→ INSTRUÇÃO A:
Liste todas as pessoas mencionadas pelo nome no trecho sobre a decisão do STJ a respeito de buscas pessoais.

═════ TRECHO APRESENTADO ═════

A decisão do STJ foi motivada após a defesa de um homem que foi preso por tráfico de drogas em Vitória da Conquista, na Bahia, e recorreu da decisão pedindo um habeas corpus alegando que as provas contra ele foram colhidas durante uma busca pessoal realizada sem motivo pelos policiais, sendo atribuída apenas pela alegação genérica de que ele estava em “atitude suspeita”.
Em seu voto, o relator do acórdão (decisão tomada por um grupo de magistrados, no caso ministros do STJ), ministro Rogerio Schietti Cruz, afirma que as maiores vítimas das abordagens policiais são pessoas pobres e negras e afirma que isso pode levar a sérias violações de direitos.
O próprio secretário da Bahia, Ricardo Mandarino, corroborou a visão de Julio Danilo, conforme release divulgado pela pasta sobre a reunião. “É Impossível a polícia deixar de fazer a abordagem de suspeitos, sob pena de comprometer a segurança pública. É bom que fique claro que a decisão do STJ não tem efeito vinculante, pois é dirigida a um determinado caso específico. O que cabe à polícia é observar as regras do art. 5, da Constituição, respeitando os direitos e garantias individuais, com abordagens educadas e sem abuso, tendo sempre em conta o respeito à dignidade da pessoa humana”, declarou.
De acordo com o a Gazeta do Povo, um documento reforçando a manutenção das abordagens deve ser elaborado e enviado a todos os secretários até esta sexta-feira (10/6). A Ponte solicitou o documento e entrevista com o presidente do Consesp, mas a secretaria de Segurança Pública do DF disse que o texto ainda está em elaboração e verificaria a disponibilidade do secretário, o que até a publicação não aconteceu.
Especialistas ouvidos pela reportagem consideram que a recomendação do conselho é um retrocesso. A base legal para os enquadros da polícia está no Código de Processo Penal: o artigo 244 afirma que a busca pessoal pode ser feita sem necessidade de autorização da justiça apenas se o policial tiver “fundada suspeita” de que a pessoa carregue uma arma ou outro objeto ligado a um crime. O conceito tem sido usado em abordagens de forma subjetiva, como apontou estudo da Fundação Getúlio Vargas (FGV-SP), divulgado pela Ponte, ao mapear decisões judiciais de 2016 a 2019 e concluir que policiais criminalizam regiões, criam “figurinhas carimbadas” e usam o termo “conduta sugestiva” com frequência para justificar uma abordagem.
Segundo o voto do ministro Schietti, a suspeita do policial precisa ser justificada “pelos indícios e circunstâncias do caso concreto” de que a pessoa tenha drogas ou armas e não pode servir como desculpa para autorizar “buscas pessoais praticadas como ‘rotina’ ou ‘praxe’ do policiamento ostensivo”.

═════

→ INSTRUÇÃO B:
Localize nos registros cada linha que contém a palavra "face" e copie-a integralmente. Diferencie maiúsculas de minúsculas.

═════ REGISTROS ═════

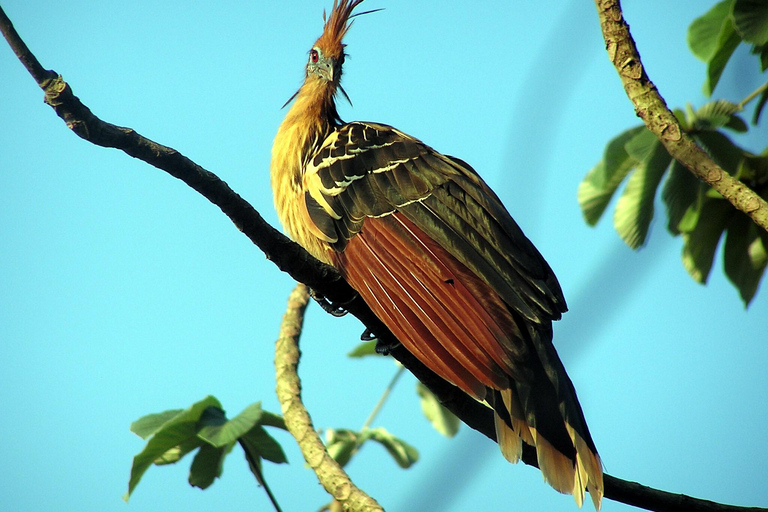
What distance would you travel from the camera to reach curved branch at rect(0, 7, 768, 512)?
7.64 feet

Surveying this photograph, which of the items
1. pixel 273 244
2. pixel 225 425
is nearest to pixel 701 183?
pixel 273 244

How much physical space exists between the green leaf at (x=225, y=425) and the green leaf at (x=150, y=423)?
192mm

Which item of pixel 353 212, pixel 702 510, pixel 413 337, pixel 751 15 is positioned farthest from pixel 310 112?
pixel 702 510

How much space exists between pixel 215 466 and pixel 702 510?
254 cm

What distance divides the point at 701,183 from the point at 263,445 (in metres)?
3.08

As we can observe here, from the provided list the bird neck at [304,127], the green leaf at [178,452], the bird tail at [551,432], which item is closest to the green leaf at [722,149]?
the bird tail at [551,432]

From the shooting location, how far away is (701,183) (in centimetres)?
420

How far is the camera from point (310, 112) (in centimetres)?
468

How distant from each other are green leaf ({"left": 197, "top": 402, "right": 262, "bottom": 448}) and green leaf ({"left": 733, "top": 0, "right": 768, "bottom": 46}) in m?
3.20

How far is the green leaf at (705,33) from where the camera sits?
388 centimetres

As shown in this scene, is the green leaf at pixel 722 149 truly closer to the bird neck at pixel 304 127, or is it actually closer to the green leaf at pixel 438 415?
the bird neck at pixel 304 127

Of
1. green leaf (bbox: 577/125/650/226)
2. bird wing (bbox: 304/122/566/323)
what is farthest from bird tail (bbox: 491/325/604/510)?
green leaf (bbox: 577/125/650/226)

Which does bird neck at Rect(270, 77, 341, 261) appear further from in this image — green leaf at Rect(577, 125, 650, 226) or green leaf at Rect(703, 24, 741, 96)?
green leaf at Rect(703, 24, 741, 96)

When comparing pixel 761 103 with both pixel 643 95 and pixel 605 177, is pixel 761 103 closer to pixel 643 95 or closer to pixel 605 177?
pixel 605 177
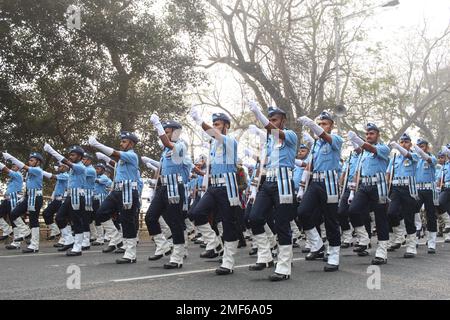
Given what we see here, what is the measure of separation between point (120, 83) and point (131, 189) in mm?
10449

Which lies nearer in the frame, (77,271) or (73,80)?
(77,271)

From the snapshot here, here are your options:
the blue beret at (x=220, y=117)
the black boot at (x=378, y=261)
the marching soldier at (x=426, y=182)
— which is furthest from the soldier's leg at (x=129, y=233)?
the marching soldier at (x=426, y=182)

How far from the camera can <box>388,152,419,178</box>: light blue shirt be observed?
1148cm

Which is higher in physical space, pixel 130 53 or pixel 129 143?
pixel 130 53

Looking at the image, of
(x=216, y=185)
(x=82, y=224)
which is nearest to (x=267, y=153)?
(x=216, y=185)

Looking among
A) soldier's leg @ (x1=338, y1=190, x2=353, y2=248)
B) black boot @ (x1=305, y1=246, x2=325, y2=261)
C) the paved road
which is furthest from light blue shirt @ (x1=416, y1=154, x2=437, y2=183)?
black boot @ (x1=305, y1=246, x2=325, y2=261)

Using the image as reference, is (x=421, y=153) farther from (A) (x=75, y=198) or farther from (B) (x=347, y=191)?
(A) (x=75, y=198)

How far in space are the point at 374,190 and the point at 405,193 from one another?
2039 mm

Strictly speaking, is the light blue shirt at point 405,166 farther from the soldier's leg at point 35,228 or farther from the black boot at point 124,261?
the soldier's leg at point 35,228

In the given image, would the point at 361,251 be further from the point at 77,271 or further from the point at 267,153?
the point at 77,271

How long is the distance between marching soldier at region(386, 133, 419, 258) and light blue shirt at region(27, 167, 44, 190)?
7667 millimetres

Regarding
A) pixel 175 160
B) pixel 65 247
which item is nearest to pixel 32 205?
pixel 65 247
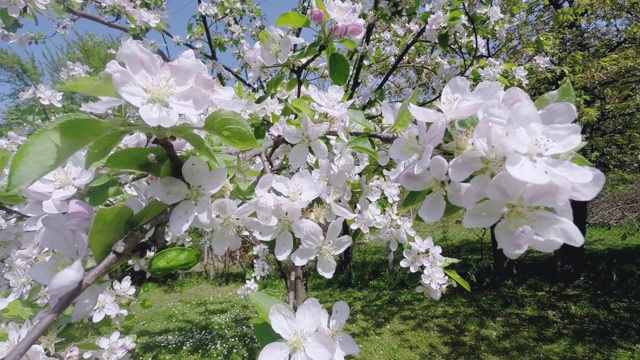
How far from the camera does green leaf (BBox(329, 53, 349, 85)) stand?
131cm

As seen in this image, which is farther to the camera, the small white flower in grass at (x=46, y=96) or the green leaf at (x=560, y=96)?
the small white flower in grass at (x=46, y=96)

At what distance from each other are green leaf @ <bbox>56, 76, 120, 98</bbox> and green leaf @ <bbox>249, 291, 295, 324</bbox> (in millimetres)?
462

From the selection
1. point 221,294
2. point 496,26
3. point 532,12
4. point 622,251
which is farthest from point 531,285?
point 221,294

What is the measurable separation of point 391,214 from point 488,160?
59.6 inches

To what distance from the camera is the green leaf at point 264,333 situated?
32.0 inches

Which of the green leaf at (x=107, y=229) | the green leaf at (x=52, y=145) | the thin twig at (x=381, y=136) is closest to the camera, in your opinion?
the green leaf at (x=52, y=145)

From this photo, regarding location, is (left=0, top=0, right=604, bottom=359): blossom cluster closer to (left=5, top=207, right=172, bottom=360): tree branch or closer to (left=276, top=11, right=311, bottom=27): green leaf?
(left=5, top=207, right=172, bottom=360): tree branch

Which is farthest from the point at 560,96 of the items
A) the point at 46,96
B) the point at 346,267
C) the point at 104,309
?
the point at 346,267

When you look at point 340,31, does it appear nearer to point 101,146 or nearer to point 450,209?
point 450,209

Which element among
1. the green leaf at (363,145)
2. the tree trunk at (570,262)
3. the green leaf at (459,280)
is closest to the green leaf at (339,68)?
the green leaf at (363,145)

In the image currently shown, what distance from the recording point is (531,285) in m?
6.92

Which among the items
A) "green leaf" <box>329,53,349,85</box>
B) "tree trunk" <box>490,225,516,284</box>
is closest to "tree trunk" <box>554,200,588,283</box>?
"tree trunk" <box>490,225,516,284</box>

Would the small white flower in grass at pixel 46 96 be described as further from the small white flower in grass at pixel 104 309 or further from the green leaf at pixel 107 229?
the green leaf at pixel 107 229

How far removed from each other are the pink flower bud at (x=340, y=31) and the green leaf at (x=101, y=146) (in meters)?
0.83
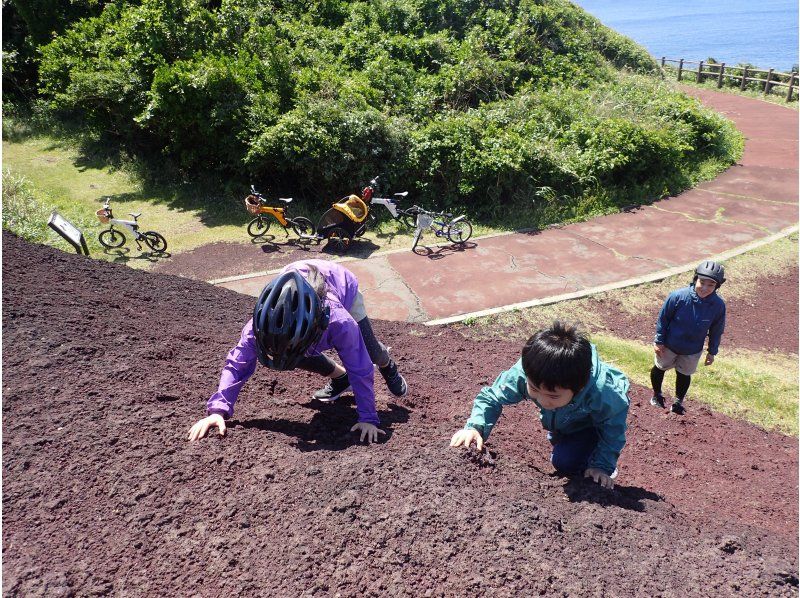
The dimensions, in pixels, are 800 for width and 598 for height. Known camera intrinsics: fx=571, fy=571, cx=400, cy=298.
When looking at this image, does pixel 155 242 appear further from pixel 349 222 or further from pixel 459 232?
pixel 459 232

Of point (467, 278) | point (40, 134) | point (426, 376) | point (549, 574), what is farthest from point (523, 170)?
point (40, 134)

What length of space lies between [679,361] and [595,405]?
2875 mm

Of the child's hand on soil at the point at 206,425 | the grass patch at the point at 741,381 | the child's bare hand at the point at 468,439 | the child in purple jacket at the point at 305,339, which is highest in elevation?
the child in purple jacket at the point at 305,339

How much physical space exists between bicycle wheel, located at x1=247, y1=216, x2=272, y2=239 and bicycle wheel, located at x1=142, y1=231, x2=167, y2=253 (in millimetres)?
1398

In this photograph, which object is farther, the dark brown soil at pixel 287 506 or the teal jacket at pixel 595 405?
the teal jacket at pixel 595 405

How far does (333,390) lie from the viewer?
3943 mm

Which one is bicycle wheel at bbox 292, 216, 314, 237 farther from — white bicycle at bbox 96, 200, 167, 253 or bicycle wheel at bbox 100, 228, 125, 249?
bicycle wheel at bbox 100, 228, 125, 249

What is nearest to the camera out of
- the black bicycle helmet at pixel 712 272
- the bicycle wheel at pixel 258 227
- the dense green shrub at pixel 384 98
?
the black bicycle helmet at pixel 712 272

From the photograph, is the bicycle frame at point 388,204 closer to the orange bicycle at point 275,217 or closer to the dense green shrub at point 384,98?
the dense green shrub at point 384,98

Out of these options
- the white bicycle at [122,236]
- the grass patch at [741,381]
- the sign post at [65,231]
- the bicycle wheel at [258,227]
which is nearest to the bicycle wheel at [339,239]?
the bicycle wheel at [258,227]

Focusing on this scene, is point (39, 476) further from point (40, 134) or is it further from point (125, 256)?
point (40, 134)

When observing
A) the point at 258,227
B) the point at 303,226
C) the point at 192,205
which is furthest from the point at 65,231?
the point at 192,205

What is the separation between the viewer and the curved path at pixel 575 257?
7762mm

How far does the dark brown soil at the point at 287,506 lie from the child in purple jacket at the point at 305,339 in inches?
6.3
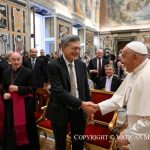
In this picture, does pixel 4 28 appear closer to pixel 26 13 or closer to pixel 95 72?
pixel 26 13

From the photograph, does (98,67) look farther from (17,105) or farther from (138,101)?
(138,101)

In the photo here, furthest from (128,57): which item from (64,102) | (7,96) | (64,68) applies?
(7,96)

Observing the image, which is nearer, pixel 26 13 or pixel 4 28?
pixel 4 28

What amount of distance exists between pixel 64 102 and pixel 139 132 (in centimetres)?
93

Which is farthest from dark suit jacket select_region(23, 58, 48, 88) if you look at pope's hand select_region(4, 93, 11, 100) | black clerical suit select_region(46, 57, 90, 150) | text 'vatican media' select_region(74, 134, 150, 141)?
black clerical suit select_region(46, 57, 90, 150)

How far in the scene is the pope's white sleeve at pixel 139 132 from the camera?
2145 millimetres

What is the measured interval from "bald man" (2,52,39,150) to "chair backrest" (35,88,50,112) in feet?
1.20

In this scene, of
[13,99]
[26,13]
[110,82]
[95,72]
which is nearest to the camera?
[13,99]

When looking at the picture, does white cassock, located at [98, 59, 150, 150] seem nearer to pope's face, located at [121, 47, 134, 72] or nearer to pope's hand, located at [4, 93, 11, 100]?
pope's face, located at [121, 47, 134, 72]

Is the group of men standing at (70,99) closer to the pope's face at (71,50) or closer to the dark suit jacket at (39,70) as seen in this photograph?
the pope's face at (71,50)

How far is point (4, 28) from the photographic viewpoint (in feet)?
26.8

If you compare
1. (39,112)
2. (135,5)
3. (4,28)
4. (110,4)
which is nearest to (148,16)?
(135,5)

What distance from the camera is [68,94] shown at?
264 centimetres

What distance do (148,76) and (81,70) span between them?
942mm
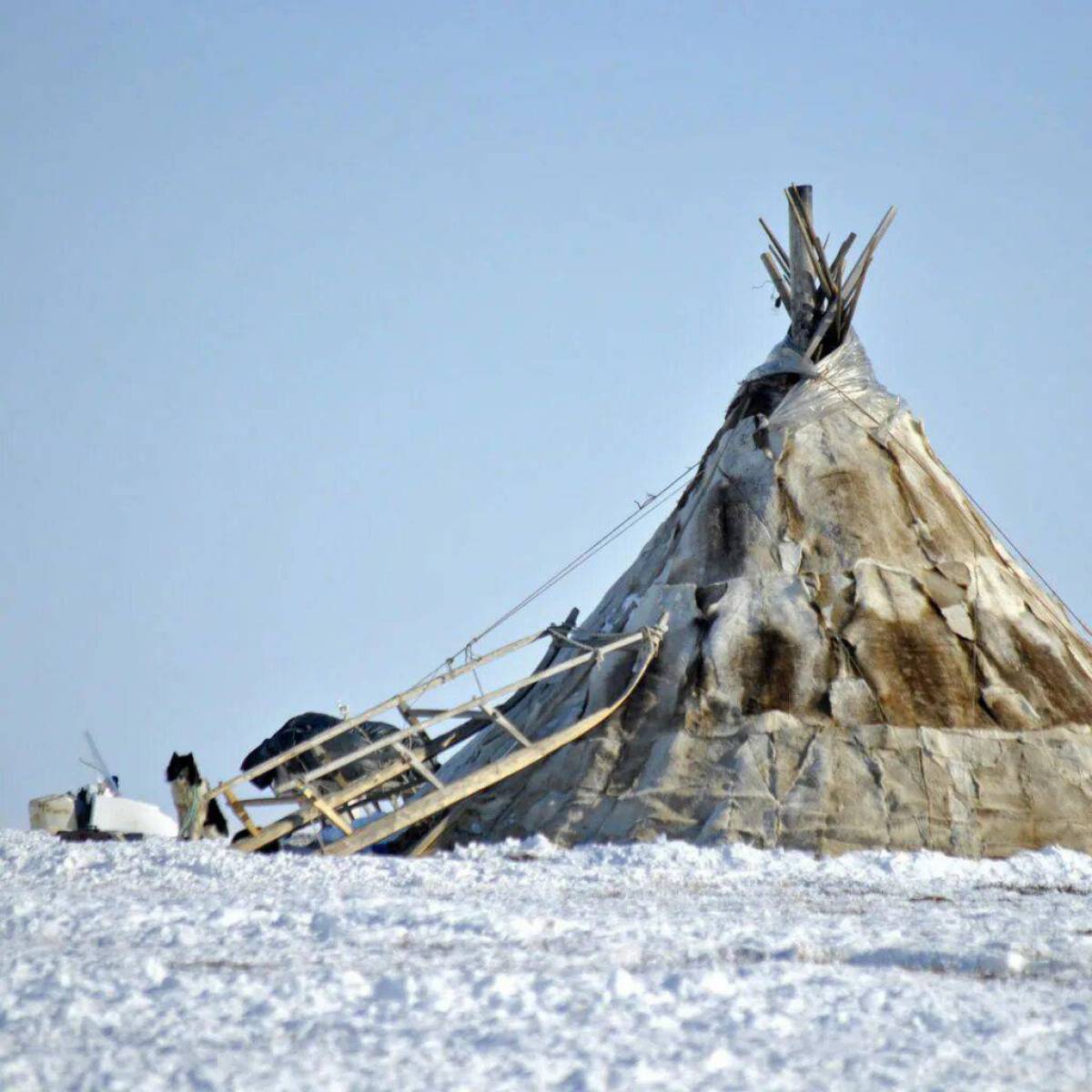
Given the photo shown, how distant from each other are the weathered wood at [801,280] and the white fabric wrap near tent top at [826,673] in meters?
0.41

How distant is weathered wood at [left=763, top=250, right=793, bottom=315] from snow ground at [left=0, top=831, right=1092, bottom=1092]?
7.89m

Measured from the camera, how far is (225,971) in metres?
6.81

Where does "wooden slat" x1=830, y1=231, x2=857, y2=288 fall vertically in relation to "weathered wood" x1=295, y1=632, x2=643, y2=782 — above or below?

═════

→ RESULTADO A:
Rogerio Schietti Cruz
Ricardo Mandarino
Julio Danilo

→ RESULTADO B:
When looking at the picture, does white cassock, located at [98, 59, 150, 150] seem nearer to pope's face, located at [121, 47, 134, 72] or nearer to pope's hand, located at [4, 93, 11, 100]?
pope's face, located at [121, 47, 134, 72]
Is the group of men standing at (70,99) closer to the pope's face at (71,50) or closer to the dark suit jacket at (39,70) as seen in this photograph?
the pope's face at (71,50)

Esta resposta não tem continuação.